Single by Labrinth

from the album Imagination & the Misfit Kid and Euphoria Season 1 (An HBO Original Series Soundtrack)
- Released: 30 June 2019
- Genre: Contemporary R&B; electronic; Gospel;
- Length: 3:32 3:13 (with Zendaya)
- Label: Syco
- Songwriter: Timothy McKenzie
- Producer: Labrinth

Labrinth singles chronology
| "Mount Everest" (2019) | "All for Us" (2019) | "Something's Got to Give" (2019) |

Zendaya singles chronology
| "Rewrite the Stars" (2018) | "All for Us" (2019) | "I'm Tired" (2022) |

Music video
- "All for Us" on YouTube

= All for Us =

2019 single by Labrinth

"All for Us" is a song by British singer Labrinth, released by Syco Music on 30 June 2019 as a single from his album Imagination & the Misfit Kid. A version of the song with vocals from Zendaya as Rue Bennett was featured in the first season of the American teen drama television series Euphoria. On 4 August 2019, it was released as the lead single to Euphoria Season 1 (An HBO Original Series Soundtrack), and won Labrinth Outstanding Original Music and Lyrics at the 72nd Primetime Creative Arts Emmy Awards.

==Background==
British musician Labrinth's second studio album Imagination & the Misfit Kid featured the song as a single which was released on 30 June 2019 by Syco Music. Labrinth went on to become the composer to the first season of the American teen drama television series Euphoria. A reworked version of "All for Us" is hinted at throughout the season before being sung fully as in a musical piece at the end of the finale "And Salt the Earth Behind You". American actress and singer Zendaya plays Euphoria protagonist Rue Bennett, and has vocals on the new version in character as Rue. The new song was released as the lead single to Euphoria Season 1 (An HBO Original Series Soundtrack) on 4 August 2019.

==Composition==
Labrinth wrote "All for Us", which comprises "vocal choruses and gritty synths to create a dreadful atmosphere that's quickly contrasted with a lovesick chorus". It depicts him as "determined to make things work between him and his partner" as he "reflects on his parents' poor marriage". The version with Zendaya has been described as "dark and epic, with a buzzing bass and chanting vocals". It's fits into the genres of Gospel, Contemporary R&B, and electronic.

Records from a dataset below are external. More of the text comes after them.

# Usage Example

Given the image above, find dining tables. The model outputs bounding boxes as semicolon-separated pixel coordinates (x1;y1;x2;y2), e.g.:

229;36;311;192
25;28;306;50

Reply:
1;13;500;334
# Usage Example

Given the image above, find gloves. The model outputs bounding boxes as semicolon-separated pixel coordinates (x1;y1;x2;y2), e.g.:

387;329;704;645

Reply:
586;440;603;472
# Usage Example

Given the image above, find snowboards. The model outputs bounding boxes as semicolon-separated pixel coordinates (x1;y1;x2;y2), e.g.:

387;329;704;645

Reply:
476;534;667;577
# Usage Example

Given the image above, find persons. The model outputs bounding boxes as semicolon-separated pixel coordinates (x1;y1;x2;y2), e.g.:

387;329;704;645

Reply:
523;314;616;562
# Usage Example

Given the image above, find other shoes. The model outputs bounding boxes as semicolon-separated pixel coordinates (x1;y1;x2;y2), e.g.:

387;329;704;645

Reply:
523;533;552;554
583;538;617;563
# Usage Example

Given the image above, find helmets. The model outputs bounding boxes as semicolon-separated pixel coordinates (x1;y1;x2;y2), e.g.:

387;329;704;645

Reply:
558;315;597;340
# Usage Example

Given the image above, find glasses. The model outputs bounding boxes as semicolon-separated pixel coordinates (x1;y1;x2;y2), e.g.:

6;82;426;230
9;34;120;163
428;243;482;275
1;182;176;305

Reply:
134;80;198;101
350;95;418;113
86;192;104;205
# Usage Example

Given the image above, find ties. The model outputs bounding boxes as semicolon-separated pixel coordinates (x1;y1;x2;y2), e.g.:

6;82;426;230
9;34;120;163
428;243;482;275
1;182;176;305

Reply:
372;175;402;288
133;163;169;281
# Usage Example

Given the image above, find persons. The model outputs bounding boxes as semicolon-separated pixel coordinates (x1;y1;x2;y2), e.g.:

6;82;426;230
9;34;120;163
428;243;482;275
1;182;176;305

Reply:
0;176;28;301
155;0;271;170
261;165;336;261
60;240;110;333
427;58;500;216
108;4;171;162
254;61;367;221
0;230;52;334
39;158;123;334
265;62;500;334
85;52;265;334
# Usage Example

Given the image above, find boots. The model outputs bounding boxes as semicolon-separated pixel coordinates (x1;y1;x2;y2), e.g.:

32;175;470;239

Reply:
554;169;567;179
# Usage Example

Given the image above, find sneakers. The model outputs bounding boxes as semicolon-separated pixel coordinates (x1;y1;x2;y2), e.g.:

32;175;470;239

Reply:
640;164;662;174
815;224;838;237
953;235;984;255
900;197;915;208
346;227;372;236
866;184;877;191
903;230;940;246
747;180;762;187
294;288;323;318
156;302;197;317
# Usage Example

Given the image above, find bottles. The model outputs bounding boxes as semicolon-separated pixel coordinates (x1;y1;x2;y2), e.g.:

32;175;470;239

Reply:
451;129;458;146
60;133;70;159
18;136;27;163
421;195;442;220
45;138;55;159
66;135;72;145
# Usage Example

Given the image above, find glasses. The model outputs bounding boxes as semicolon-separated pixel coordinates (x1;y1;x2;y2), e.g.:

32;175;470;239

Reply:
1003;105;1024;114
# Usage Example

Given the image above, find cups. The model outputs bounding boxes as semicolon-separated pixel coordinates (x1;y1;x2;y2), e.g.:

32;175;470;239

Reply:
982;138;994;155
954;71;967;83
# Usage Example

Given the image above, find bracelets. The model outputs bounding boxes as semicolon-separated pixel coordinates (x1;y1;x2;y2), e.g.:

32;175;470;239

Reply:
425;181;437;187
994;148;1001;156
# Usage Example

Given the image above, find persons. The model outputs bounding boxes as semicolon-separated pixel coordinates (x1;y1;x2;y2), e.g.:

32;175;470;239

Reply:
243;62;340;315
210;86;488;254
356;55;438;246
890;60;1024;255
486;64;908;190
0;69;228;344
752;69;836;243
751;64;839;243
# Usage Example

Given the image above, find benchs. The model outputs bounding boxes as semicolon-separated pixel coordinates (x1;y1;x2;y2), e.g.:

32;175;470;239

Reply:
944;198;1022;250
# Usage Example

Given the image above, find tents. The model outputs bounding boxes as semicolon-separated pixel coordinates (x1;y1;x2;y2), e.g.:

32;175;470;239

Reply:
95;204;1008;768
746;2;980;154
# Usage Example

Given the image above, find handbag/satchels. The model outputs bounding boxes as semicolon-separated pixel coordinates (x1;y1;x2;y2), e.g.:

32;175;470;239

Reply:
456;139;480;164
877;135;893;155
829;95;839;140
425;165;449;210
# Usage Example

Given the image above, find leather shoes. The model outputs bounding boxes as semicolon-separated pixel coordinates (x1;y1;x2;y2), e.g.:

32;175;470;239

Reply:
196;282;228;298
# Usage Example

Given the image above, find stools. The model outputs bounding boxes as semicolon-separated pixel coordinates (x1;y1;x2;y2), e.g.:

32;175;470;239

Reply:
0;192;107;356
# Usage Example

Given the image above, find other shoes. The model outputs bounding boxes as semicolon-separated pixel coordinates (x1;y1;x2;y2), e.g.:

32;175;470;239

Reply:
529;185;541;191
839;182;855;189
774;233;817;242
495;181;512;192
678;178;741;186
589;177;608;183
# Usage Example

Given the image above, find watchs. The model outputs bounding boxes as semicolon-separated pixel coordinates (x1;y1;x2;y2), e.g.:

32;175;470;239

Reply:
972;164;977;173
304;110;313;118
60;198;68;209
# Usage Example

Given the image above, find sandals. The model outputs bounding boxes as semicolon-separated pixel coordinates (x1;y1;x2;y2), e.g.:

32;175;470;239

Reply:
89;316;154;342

==Commercial performance==
At both Coachella 2023, and 2026, Labrinth and Zendaya performed the song.

==Reception==
=== Critical response ===
Billboard described the song as "dark and epic, with a buzzing bass and chanting vocals". Vox praised song's incorporation in the season 1 finale of Euphoria: "[it] leaps into a new method of storytelling for the show, one that marries its sincerity with its surreal visual vocabulary to enter into a new emotional mode."

=== Accolades ===
At the 72nd Primetime Creative Arts Emmy Awards, Labrinth won the Primetime Emmy Award for Outstanding Original Music and Lyrics for the song. Labrinth and Zendaya also won the Hollywood Music in Media Award for Best Original Song in a TV Show/Limited Series in 2021.

==Charts==

Chart performance for "All for Us"
| Chart (2019–2022) | Peak position |
|---|---|
| Australia (ARIA) | 49 |
| Global 200 (Billboard) | 58 |
| Greece International (IFPI) | 9 |
| Iceland (Tónlistinn) | 28 |
| Ireland (IRMA) | 24 |
| Lithuania (AGATA) | 40 |
| Portugal (AFP) | 66 |
| Sweden Heatseeker (Sverigetopplistan) | 9 |
| UK Singles (OCC) | 52 |
| US Digital Song Sales (Billboard) | 40 |

==Certifications==

Certifications for "All for Us"
| Region | Certification | Certified units/sales |
| Brazil (Pro-Música Brasil) | Diamond | 160,000^{‡} |
| France (SNEP) | Platinum | 200,000^{‡} |
| Mexico (AMPROFON) | Platinum+Gold | 90,000^{‡} |
| New Zealand (RMNZ) | Platinum | 30,000^{‡} |
| Poland (ZPAV) | Platinum | 50,000^{‡} |
| Spain (Promusicae) | Gold | 30,000^{‡} |
| United Kingdom (BPI) | Gold | 400,000^{‡} |
| United States (RIAA) | Gold | 500,000^{‡} |
Streaming
| Greece (IFPI Greece) | Gold | 1,000,000^{†} |
^{‡} Sales+streaming figures based on certification alone. ^{†} Streaming-only figures based on certification alone.